KY Gov. Andy Beshear condemns GOP hypocrisy over "radical militia group" and lynching effigy

Beshear said the protesters were "embraced and emboldened by elected leaders that rallied with them weeks before"

Published May 27, 2020 3:02PM (EDT)

Several people hung Gov. Andy Beshear in effigy. (Twitter/@ladd_sarah)
Several people hung Gov.
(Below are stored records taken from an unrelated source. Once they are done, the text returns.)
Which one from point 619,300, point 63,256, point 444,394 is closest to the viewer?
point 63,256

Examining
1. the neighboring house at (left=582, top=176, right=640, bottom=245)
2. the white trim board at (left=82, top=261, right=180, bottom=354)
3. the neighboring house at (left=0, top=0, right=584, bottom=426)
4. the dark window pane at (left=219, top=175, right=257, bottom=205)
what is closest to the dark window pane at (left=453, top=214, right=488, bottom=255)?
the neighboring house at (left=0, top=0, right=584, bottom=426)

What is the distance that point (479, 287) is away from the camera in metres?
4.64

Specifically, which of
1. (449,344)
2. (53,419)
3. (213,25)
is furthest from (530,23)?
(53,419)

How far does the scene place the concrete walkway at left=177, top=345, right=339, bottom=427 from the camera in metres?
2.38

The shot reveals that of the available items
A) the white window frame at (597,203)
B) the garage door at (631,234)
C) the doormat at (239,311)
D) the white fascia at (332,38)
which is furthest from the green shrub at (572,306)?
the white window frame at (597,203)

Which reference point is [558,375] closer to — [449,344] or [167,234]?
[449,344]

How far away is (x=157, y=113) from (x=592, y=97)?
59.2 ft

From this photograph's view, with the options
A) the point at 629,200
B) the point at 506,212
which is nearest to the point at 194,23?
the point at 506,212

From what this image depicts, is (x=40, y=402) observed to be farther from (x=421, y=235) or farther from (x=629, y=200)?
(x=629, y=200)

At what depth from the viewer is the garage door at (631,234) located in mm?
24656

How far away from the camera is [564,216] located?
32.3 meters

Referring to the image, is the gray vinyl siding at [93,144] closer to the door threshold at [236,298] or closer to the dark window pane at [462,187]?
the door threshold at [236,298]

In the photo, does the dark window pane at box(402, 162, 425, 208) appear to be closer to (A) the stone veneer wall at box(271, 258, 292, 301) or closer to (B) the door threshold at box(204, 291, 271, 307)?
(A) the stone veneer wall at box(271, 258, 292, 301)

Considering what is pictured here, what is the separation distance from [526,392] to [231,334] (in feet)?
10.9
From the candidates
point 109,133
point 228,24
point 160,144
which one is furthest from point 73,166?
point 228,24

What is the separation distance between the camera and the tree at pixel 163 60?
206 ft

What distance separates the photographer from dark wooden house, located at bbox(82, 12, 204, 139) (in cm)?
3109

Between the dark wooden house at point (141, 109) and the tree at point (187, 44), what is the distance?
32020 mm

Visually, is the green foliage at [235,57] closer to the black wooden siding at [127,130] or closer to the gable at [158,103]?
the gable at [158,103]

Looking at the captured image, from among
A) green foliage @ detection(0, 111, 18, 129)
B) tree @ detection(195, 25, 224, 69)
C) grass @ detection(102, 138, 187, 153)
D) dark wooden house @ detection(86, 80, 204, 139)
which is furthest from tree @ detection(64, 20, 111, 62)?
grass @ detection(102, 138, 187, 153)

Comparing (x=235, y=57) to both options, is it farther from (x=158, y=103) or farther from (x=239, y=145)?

Andy Beshear in effigy. (Twitter/@ladd_sarah)

During a rally protesting Kentucky's statewide economic restrictions on Sunday, anti-government protesters, working to the tune of Lee Greenwood's "God Bless the USA," strung up a stuffed dummy bearing a picture of the face of Democratic Governor Andy Beshear from a tree outside the governor's mansion.

The effigy was also fixed with a sign reading "Sic Semper Tyrannis" — Latin for "thus always to tyrants" — the phrase John Wilkes Booth allegedly yelled upon assassinating President Abraham Lincoln days after the South lost the Civil War.

"Come out, Andy," the protesters chanted outside of the home where the governor and his family, including his two young children, live.

Officials from both parties immediately denounced the act as "hateful" and "vile," and at his daily press briefing on Tuesday Beshear called it "a celebration of assassination on our capitol grounds."

He placed the blame squarely on Republican lawmakers in his state, telling them, "You cannot fan the flames and then condemn the fire."

The governor then took a dig at the Three-Percenters, the fringe anti-government, pro-Second Amendment militia who had members present at the hanging of the effigy. Terry Bush, the president of the Kentucky 3 Percenters group and the person who hoisted the effigy into the tree, was fired from his job on Tuesday for his role in the protest

"This small group — way less than 3% — is trying to bully everyone else into doing what they want us to do," he said.

"But they didn't get there alone," he continued. "They have been embraced and emboldened by elected leaders that rallied with them weeks before."

Republican state lawmakers had joined a similar rally outside the mansion earlier that month, where they attacked Beshear in incendiary terms.

"Standing in front of a radical militia group, these elected officials claimed that people including me aren't Christian, and even told them that people wanted babies to be murdered," Beshear said, after pointing out the protesters had gathered "just a window pane away" from where his children play.

"Those at the previous rally — those elected officials that embraced these individuals — they are in part responsible for what did happen," Beshear said. "And all elected officials can no longer actively seek the support and cater to these groups like we have seen."

President Donald Trump and allies have increasingly politicized the economic restrictions in an effort to turn public health precautions based on science into a national partisan debate. Right-wing special interest groups and GOP megadonors have organized and bankrolled this protest movement, which has ingested extremist groups around the country.

Democratic governors have been some of their most frequent targets, and Beshear is not the first to be threatened with assassination in effigy. Earlier this month protesters strung up a doll representing Michigan Governor Gretchen Whitmer on the steps of the capitol building in Lansing.

"Right is right, and wrong is wrong, and you can't wait until something nasty and horrible happens to then claim it's wrong, while you've catered to the support of certain groups for votes or other reasons," Beshear said on Tuesday.

"And you certainly can't write a column blaming the media and then claim it's because no one's playing baseball. That's wrong and that writer knows it and everybody else does too," he added, taking a shot at CNN contributor Scott Jennings.

Jennings had responded to the effigy with a column in the Louisville Courier Journal that boiled the event and other partisan divisiveness down to the country's current lack of a professional baseball season.

"Baseball brought us back together after 9/11," wrote Jennings, a former Mitch McConnell campaign operative and career PR rep whose firm represented Nick Sandmann, the Covington Catholic High School student who later sued CNN and other media outlets for defamation over their coverage of an incident involving Sandmann following the March for Life in Washington, D.C. 

"Print whatever it takes to get these guys on the field!" Jennings wrote, defying Republican calls for fiscal austerity even amid the historic economic collapse. "We've spent $2.4 trillion on coronavirus relief so far. How much do we need to get major and minor league baseball going right now? Whatever the number is would be well worth it."

Later in the press conference, Beshear alluded to the dark history of lynching in his state, where at least 186 African Americans were hanged between the Civil War and 1934.

"Let's not ignore that the hanging was intended to send a message to others," he said. "One of intolerance and one of hate. I could never understand the depths of pain that this symbol causes to many of my fellow Kentuckians, but I can condemn it outright as wrong as vile and as evil."

"So where does that leave us?" Beshear asked. "I will not be afraid, I will not be bullied, and I will not back down — not to them and not to anybody else."

"If our unity scares a couple of people, our unity is special and we're going to continue to do the right things with it," he said.